* _KUTIPAN TERPILIH_
◆ ◆ ◆ ◆ ◆

Pembakaran Mahkota Burung Cenderawasih Bentuk Pelecehan Budaya dan Warisan Leluhur OAP
Timika,papuaglobalnews.com – Pembakaran asesoris mahkota burung cenderawasih opset dan mahkota burung cenderawasih oleh Balai Besar Konservasi Sumber Daya Alam (BBKSDA) Papua di Jayapura pada Selasa 21 Oktober 2025 yang viral di media sosial terus menuai kecaman dari kalangan masyarakat Papua.
Kali ini datang dari Vinsent Oniyoma, Ketua Dewan Adat Daerah (DAD) KabupatenMimika Papua Tengah.
Vinsen dalam rilisnya kepada papuaglobalnews.com, Rabu malam 22 Oktober 2025 menyatakan mengutuk keras atas tindakan pembakaran simbol identitas Orang Asli Papua (OAP) sebagai bentuk penghinaan, pelecehan terhadap budaya dan warisan leluhur masyarakat Papua di tujuh wilayah adat.
Vinsent menegaskan pembakaran dengan alasan pemusnahan merupakan pelanggaran serius terhadap norma budaya dan adat istiadat orang asli Papua.
“Mahkota itu seharusnya disimpan bukan dibakar. Kalau mau menertibkan, yang harus ditertibkan adalah orang yang menembak burungnya, bukan membakar hasil karya budaya itu,” tulis Vinsent.
Simbol Identitas dan Spiritualitas
Menurut Vinsent, Cenderawasih memiliki makna yang sangat dalam bagi masyarakat Papua. Burung yang dijuluki “burung surga” ini sering dikaitkan dengan nilai-nilai spiritual, budaya, dan identitas. Keindahan bulunya yang mempesona digunakan dalam hiasan kepala, yang menunjukan status sosial dan spiritual seseorang.

◆ ◆ ◆ ◆ ◆

* _DATA YANG DITAMPILKAN_

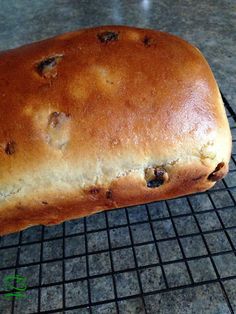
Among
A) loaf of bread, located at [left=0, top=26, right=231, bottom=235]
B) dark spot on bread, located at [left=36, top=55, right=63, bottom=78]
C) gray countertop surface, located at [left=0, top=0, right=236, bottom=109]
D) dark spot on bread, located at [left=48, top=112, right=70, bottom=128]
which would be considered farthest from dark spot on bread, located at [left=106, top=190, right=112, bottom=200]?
gray countertop surface, located at [left=0, top=0, right=236, bottom=109]

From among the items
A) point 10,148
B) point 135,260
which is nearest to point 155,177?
point 135,260

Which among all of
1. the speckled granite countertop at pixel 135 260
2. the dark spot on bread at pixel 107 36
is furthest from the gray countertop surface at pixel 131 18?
the dark spot on bread at pixel 107 36

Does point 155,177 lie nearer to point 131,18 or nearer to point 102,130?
point 102,130

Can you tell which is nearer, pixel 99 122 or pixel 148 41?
pixel 99 122

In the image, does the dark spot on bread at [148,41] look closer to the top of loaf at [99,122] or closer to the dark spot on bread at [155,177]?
the top of loaf at [99,122]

◆ ◆ ◆ ◆ ◆

* _TUJUAN LATIHAN_
Dalam berita tentang pembakaran mahkota cenderawasih, lembaga apa yang membakar mahkota itu, dan di kota mana?

* _JAWABAN_
Balai Besar Konservasi Sumber Daya Alam (BBKSDA) Papua, di Jayapura.